Whose job is it to stop climate change?… an answer in 2 graphs

Here’s the story of where responsibility lies to address the climate crisis in just 2 graphs.

First, let’s look at history.

The world’s richest countries have created more carbon emissions than other countries. The graph below shows the share of cumulative carbon emissions over history by the United States, China, and the United Kingdom, as well as by the countries Traidcraft Exchange works in – India, Bangladesh, Tanzania, and Kenya.

Countries which accrued their wealth in the 1800s and 1900s are responsible for the biggest share of the carbon emitted throughout history. The poorest countries in the world have hardly emitted any carbon.

We’ve chosen only a few countries to make the graph readable. The story is the same if you add other historically rich countries. The graph is a running total throughout history.

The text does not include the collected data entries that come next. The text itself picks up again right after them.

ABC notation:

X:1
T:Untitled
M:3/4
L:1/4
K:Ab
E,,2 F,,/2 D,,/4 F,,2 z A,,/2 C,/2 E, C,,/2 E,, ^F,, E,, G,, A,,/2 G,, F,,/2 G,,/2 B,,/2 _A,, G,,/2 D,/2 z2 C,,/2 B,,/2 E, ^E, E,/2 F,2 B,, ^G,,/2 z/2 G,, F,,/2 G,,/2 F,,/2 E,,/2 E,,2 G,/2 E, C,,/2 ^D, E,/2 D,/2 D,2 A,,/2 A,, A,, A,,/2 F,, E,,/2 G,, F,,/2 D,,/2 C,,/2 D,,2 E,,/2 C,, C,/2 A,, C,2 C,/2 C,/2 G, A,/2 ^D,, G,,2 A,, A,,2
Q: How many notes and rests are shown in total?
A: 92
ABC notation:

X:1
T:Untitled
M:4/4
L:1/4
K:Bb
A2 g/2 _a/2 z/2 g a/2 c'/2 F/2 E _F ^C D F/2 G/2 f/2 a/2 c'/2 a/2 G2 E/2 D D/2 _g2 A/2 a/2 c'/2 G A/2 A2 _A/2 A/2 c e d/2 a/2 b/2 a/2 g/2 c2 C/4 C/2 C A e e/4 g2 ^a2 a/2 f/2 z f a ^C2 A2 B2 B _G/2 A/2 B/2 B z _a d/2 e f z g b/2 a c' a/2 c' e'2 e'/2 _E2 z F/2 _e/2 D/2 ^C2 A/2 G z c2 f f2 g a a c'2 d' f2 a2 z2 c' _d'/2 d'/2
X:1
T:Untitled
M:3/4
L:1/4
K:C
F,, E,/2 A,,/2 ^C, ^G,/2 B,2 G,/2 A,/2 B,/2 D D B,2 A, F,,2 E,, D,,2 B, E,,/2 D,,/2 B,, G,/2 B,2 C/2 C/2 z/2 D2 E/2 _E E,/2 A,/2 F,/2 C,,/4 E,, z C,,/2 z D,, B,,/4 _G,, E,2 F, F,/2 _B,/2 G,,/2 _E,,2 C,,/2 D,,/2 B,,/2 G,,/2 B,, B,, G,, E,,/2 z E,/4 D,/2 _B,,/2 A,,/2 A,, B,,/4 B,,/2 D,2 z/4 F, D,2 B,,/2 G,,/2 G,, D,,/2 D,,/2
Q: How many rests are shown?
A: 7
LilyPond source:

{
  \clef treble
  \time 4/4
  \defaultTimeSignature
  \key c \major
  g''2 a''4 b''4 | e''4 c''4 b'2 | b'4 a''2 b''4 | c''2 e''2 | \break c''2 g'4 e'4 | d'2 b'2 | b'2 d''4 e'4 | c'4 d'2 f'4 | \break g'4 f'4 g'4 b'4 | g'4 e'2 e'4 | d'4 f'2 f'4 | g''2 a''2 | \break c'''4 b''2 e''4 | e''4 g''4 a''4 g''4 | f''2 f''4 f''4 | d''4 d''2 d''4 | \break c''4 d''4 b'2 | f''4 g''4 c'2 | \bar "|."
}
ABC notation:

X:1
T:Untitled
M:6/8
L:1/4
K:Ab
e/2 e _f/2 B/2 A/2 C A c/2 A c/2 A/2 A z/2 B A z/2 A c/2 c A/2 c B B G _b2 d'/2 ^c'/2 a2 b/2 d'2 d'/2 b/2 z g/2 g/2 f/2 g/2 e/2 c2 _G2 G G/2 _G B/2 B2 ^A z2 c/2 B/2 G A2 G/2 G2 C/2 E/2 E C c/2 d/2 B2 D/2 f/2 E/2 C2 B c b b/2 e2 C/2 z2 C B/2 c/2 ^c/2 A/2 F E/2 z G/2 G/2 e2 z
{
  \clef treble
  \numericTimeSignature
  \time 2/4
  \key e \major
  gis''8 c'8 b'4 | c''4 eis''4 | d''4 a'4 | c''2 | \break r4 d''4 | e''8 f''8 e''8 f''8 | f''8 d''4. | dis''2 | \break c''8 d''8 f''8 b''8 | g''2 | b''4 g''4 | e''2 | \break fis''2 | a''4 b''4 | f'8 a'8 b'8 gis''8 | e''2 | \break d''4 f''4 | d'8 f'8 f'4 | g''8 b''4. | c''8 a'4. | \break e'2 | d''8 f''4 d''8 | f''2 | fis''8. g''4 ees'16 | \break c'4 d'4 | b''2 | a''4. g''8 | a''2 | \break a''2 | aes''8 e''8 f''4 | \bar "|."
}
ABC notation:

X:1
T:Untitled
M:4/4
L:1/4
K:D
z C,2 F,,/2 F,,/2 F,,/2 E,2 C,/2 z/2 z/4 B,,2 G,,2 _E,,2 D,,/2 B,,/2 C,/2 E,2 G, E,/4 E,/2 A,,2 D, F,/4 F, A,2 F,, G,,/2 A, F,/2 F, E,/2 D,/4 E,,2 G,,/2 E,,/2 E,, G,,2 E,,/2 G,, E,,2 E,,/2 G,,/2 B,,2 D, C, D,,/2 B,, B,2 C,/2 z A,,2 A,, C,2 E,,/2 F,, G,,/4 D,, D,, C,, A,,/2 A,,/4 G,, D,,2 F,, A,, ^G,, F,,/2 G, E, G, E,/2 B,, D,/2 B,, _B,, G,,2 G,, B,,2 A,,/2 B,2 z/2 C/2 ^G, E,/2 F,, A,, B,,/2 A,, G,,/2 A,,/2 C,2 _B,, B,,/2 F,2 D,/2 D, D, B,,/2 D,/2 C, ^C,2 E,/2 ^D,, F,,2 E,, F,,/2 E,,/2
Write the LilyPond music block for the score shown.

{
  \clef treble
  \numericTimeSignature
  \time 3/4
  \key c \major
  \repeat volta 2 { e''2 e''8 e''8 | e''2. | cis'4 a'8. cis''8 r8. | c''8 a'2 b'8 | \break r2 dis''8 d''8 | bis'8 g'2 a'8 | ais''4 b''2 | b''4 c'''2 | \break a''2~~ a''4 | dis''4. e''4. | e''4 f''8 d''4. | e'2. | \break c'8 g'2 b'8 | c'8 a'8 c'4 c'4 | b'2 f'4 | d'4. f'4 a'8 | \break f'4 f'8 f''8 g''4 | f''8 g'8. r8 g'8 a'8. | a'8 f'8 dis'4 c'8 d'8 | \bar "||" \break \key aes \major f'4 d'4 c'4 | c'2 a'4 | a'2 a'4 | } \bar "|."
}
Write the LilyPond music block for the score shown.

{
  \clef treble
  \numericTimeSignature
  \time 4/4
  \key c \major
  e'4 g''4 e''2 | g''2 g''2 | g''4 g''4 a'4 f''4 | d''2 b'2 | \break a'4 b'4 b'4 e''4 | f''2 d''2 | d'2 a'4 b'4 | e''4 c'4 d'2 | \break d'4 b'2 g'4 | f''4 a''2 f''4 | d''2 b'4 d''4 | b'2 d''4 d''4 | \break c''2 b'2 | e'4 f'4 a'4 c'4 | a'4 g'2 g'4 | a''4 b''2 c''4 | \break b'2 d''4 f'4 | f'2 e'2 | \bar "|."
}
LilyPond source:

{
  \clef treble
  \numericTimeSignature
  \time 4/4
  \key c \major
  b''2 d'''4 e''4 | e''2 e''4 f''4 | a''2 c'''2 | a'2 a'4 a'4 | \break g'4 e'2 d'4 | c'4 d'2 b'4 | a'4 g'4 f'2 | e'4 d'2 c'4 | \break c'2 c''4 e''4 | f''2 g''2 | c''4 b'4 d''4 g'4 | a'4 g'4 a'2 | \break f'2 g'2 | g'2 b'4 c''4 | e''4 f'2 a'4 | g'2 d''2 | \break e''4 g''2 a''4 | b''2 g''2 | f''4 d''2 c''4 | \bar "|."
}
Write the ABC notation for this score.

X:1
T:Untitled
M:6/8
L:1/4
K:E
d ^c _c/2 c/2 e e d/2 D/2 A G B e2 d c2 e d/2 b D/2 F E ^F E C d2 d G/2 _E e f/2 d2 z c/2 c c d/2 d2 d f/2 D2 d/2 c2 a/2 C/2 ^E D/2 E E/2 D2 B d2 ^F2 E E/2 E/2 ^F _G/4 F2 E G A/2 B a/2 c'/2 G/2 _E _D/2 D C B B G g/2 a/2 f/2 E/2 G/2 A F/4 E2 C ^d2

A graph showing that the United Kingdom created nearly all of the world’s cumulative carbon dioxide emissions in 1850. By 2017, the United Kingdom had created around 5% of the world’s cumulative emissions. The United States peaked at around 40% of cumulative global emissions in the 1950s and in 2017 was at 25%. Since the 1960s, China has started to create more of the world’s cumulative emissions, at around 12% by 2017. India has created around 3% of the world’s cumulative emissions.

Experiment with the source data for the graph.

What about today? What about trade?

You might be thinking that the UK is now a shining example of what an eco-friendly industrialised country should look like – and that China’s mass production of goods puts them at the other end of the spectrum.

Let’s look at a graph about trade. It points to one of the reasons why China emits a lot more carbon than the UK today.

Rich countries that have outsourced manufacturing import a lot more carbon per person than poorer countries.

A graph showing the carbon emissions imported or exported by several countries. The UK imports a lot more carbon per person than the United States, Kenya, Tanzania, Bangladesh, India, or China. China and India export carbon. Kenya, Tanzania, and Bangladesh export and import nearly the same amount.

Experiment with the source data for this graph.

International trade is just one of the causes of China’s carbon emissions. Other reasons include its enormous domestic market.

For its size, the UK imports a lot of goods where carbon was emitted during production. The UK imported just under half the carbon that the US did, but the UK’s population is a fifth of the USA.

The big question is whether the big importers and big exporters of carbon emissions can work together to reduce emissions.

Can China and other carbon exporters reduce the emissions embedded in the goods they produce and export?

Can the UK and other countries in the global North provide support to countries that are still reliant on carbon intensive processes to make these more sustainable? And can the UK be more honest about the scale of the problem of embedded emissions in products that we import?

One approach the UK could take would be to set a target to reduce imported emissions. The UK already has a target around domestic emissions. Care would be needed to ensure a just transition and not just to cut off poorer countries. The UK should support industrialising countries to make their processes cleaner rather than just refusing to trade with them.

One thing is clear. Extreme weather caused by carbon emissions hits the world’s poorest countries hardest. Those countries need action by the world’s richest countries to reduce the emissions they are responsible for, including emissions embedded in imported goods. The responsibility for change lies with everyone – but the world’s richest countries carry the greatest share.